After setting us up for the long awaited Clone Wars, director George Lucas gives us another case of blue ball by starting with its conclusion. It's as though the guy lives off the energy of disappointing his fans, like an evil overlord from the mythical land of Twat. To cut a long story short, this is the one in which the previously bland Anakin will turn into the legendary villain Darth Vader. So essentially what you've got is the massive helmet from the prequels putting on the iconic one from the originals. We'll also finally find out here the identity of the hooded figure that's been manipulating the Clone Wars and that'll probably turn into the evil Emperor Palpatine. Could it be Jar Jar? Or maybe Padme? Or perhaps even that sweet old man, Chancellor Palpatine? So much tension, so much to uncover! I should point out that when growing up, I was basically everything the previous Star Wars fans hated simply because the prequels were aimed at my younger self. As a result, I loved these movies with even more aggressive passion than my dog has for sniffing arses. Still, I started hearing bad things and so despite my original enthusiasm I started to avoid these movies as successfully as I do my estranged family. Unlike my family however I've recently decided to revisit these movies to see who's right... my memory or their reputation.  

So far, it's been a bit like swimming through a nostalgic lake of shit in that I can't forget how much I loved the first two but nor can I deny how bloody awful they actually are. Like that first bite of a surprisingly tasty salad after a week of pissing food from my anus, I have to admit that it's nice to finally enjoy something. I might not have been expecting much with Revenge Of The Sith but despite my now increased sense of cynical apprehension, and against my better judgement, I actually found myself enjoying it. Sure it still has most of the same problems from the previous two films with the poor actors having to deliver lines that sound as though they were written by a simple toddler on an 'off day'. At first I thought Ewan McGregor was playing Obi-Wan as though he'd had a stroke before realising that the real problem was Lucas's inability to grasp the structure of any humanoid speech pattern. We also still have his obsession with now-dated CGI sets and creatures too, so that now we're ten years on, it kind of looks like this prequel trilogy took place in the fucking MineCraft Universe.  

But it seems Lucas is not above taking at least some constructive criticism from what must have been a particularly large mob of pissed off geeks at this point. I imagine them all outside of his window with pitchforks, burning dolls of the little boy from The Phantom Menace, chanting that he'd ruined their childhood whilst actor Jake Lloyd absorbed their anger like the fucking Hulk. In the first film, everybody shat out exposition whilst sitting down. In Attack Of The Clones they did it whilst standing up, and here we have them walking in circles as the camera rotates around them! It's like he's using a multi-billion dollar franchise and the crushed dreams of middle-aged nerds to slowly learn how to become a real filmmaker! The funny thing is that this film does have some quite impressive camera manoeuvres and tracking shots, but whenever they're used you sort of just wonder which proper filmmaker he'd gotten in to direct this shot instead. In the case of at least one scene, the answer is Steven Spielberg. If you're interested, it's the bit where Ewan McGregor rides a giant lizard whilst wondering what the fuck was the point in the those acting lessons he once took.

────

TASK TO COMPLETE
State whether each statement below agrees with the film review, giving yes or no and the review's decisive words in quotation marks. (a) The reviewer stopped watching the prequels after hearing bad things about them. (b) The reviewer got no enjoyment from Revenge Of The Sith. (c) The review names Steven Spielberg as the director of at least one scene.

SOURCE DATA
────

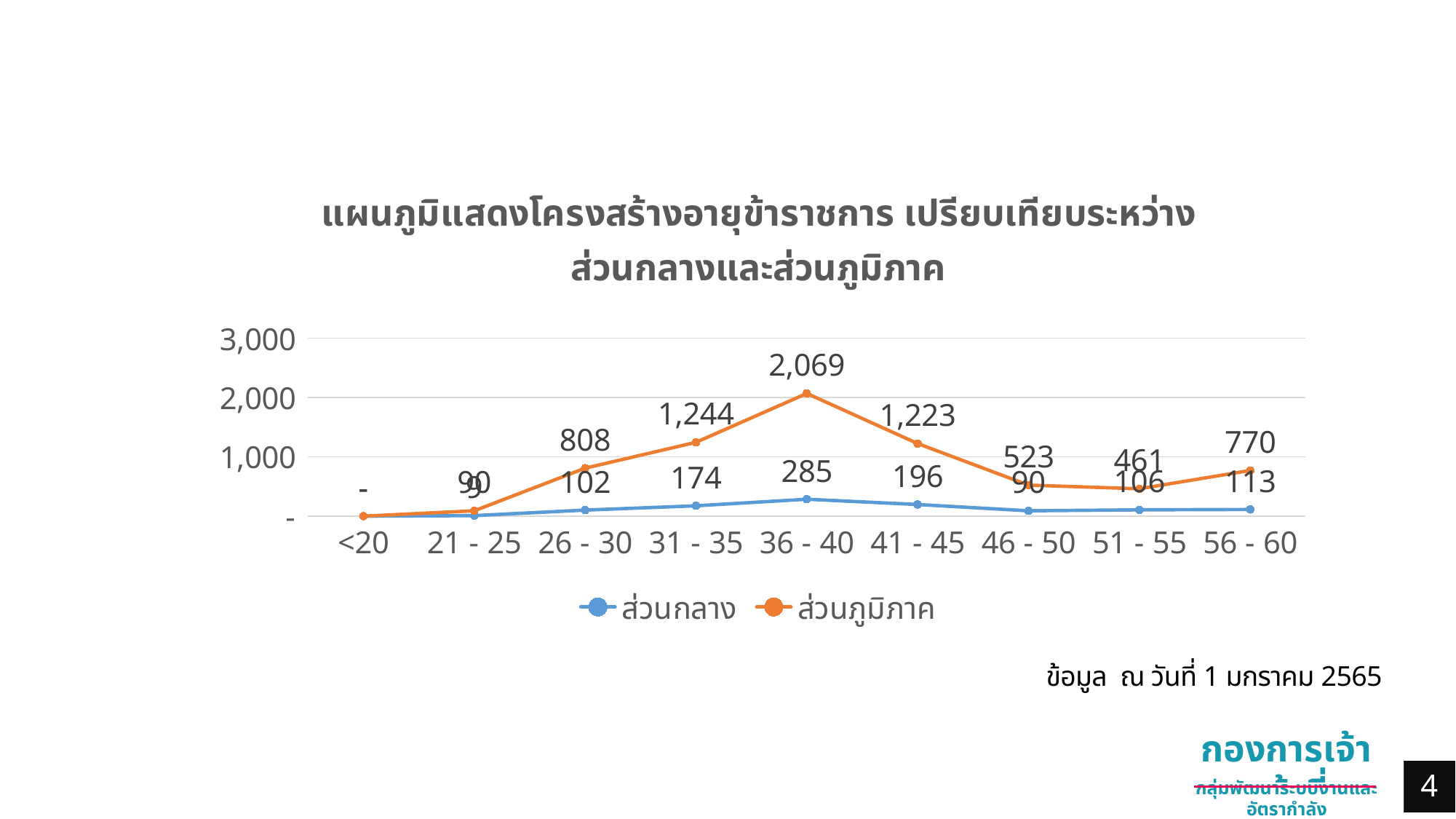
What kind of chart is shown on the slide? line chart What is the value for ส่วนภูมิภาค in the 56 - 60 age group? 770 How many series does the legend list? 2 What is the value for ส่วนภูมิภาค in the 36 - 40 age group? 2,069 Which is larger: the ส่วนภูมิภาค value for 46 - 50 or for 51 - 55? 46 - 50 What is the difference between the ส่วนภูมิภาค values for 31 - 35 and 41 - 45? 21 What is the value for ส่วนกลาง in the 46 - 50 age group? 90 Which series is drawn in orange? ส่วนภูมิภาค Which age group has the highest value for ส่วนภูมิภาค? 36 - 40 How many age-group categories are shown on the x axis? 9 Is the ส่วนภูมิภาค value for 36 - 40 greater or less than 2,000? greater What is the value for ส่วนกลาง in the 36 - 40 age group? 285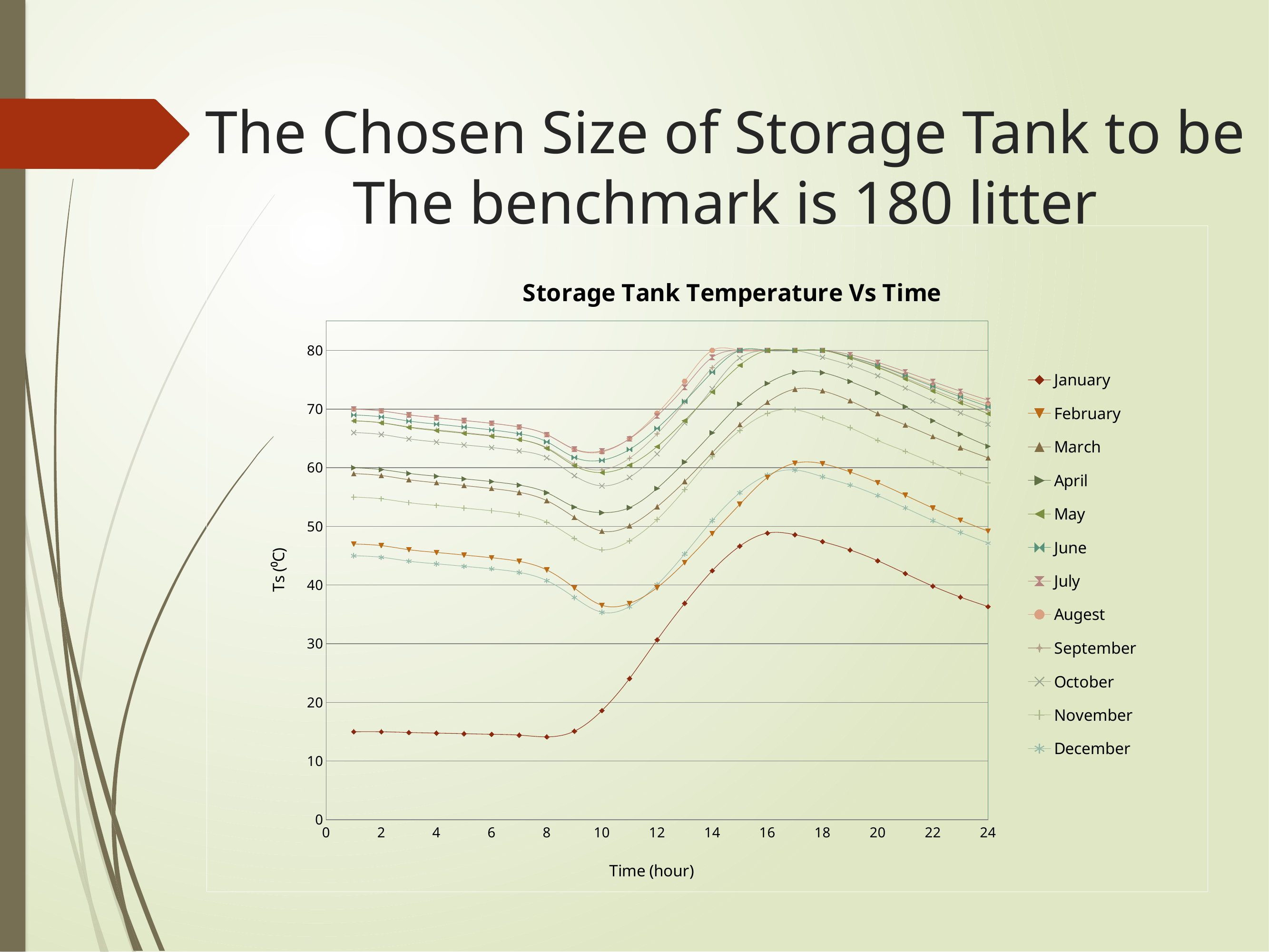
Which series has the lowest value at hour 1? January At hour 4, which is larger, the value for January or the value for February? February Does the January series rise or fall between hour 10 and hour 16? rise What is the title of the chart? Storage Tank Temperature Vs Time How many series does the legend list? 12 What is the label of the x axis? Time (hour) Is the value for November at hour 10 greater or less than 50? less Is the value for February at hour 10 greater or less than 40? less What kind of chart is shown on the slide? line chart Is the value for December at hour 1 greater or less than 40? greater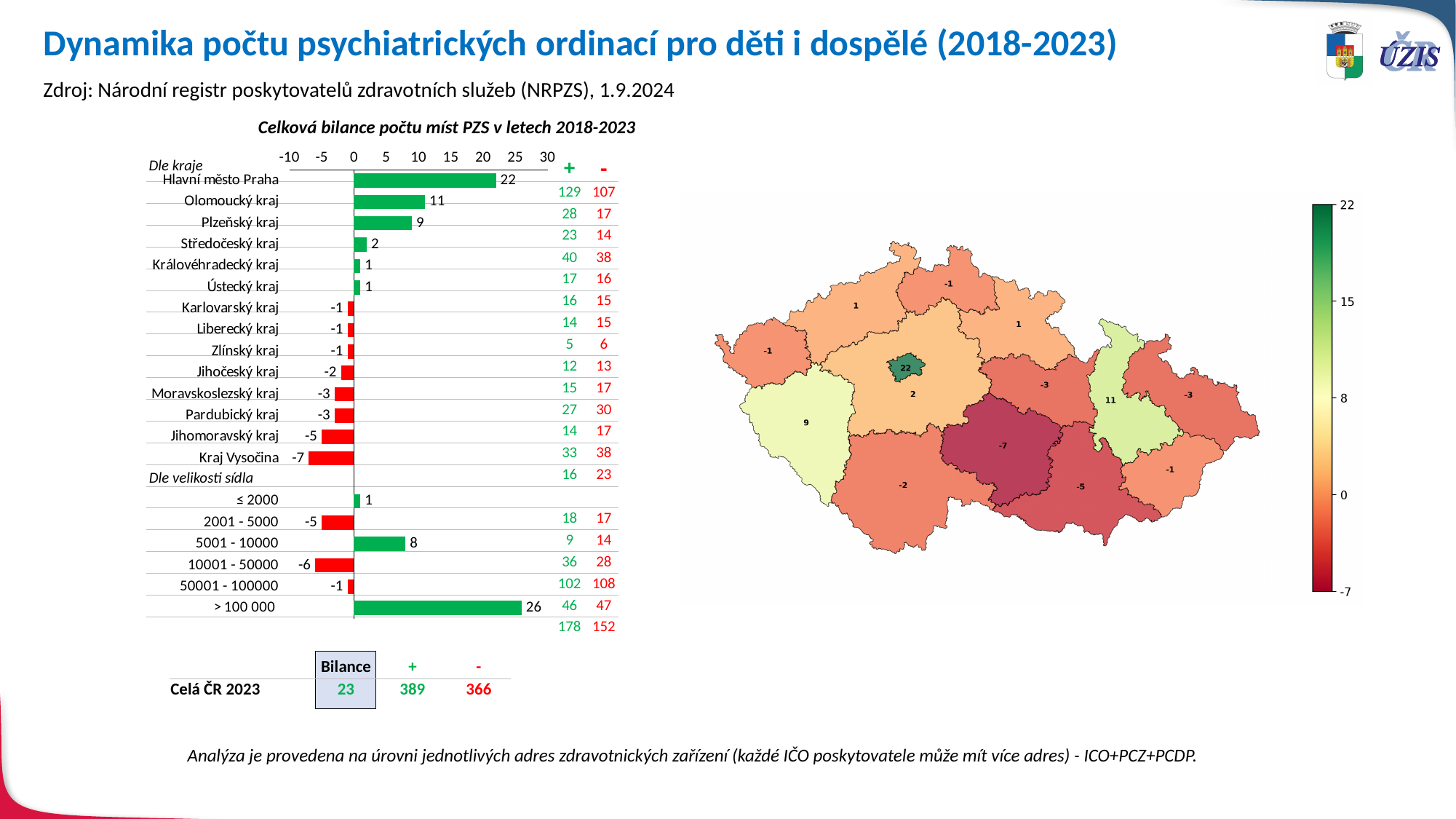
In the bar chart 'Celková bilance počtu míst PZS v letech 2018-2023', what is the difference between the values for Hlavní město Praha and Olomoucký kraj? 11 In the bar chart 'Celková bilance počtu míst PZS v letech 2018-2023', which is larger: the value for Plzeňský kraj or the value for Středočeský kraj? Plzeňský kraj In the bar chart 'Celková bilance počtu míst PZS v letech 2018-2023', how many regions (kraje) are listed under 'Dle kraje'? 14 In the bar chart 'Celková bilance počtu míst PZS v letech 2018-2023', what is the value for the size category '> 100 000'? 26 In the bar chart 'Celková bilance počtu míst PZS v letech 2018-2023', which region (kraj) has the lowest value? Kraj Vysočina In the bar chart 'Celková bilance počtu míst PZS v letech 2018-2023', what is the value for the size category '10001 - 50000'? -6 What kind of chart is 'Celková bilance počtu míst PZS v letech 2018-2023'? Bar chart In the bar chart 'Celková bilance počtu míst PZS v letech 2018-2023', how many settlement-size categories are listed under 'Dle velikosti sídla'? 6 In the bar chart 'Celková bilance počtu míst PZS v letech 2018-2023', what is the value for Olomoucký kraj? 11 In the bar chart 'Celková bilance počtu míst PZS v letech 2018-2023', what is the value for Kraj Vysočina? -7 In the bar chart 'Celková bilance počtu míst PZS v letech 2018-2023', what is the value for Hlavní město Praha? 22 In the bar chart 'Celková bilance počtu míst PZS v letech 2018-2023', which region (kraj) has the highest value? Hlavní město Praha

────

COMPLETED TASK
(a) Yes: "I started hearing bad things and so despite my original enthusiasm I started to avoid these movies"
(b) No: "against my better judgement, I actually found myself enjoying it"
(c) Yes: "In the case of at least one scene, the answer is Steven Spielberg."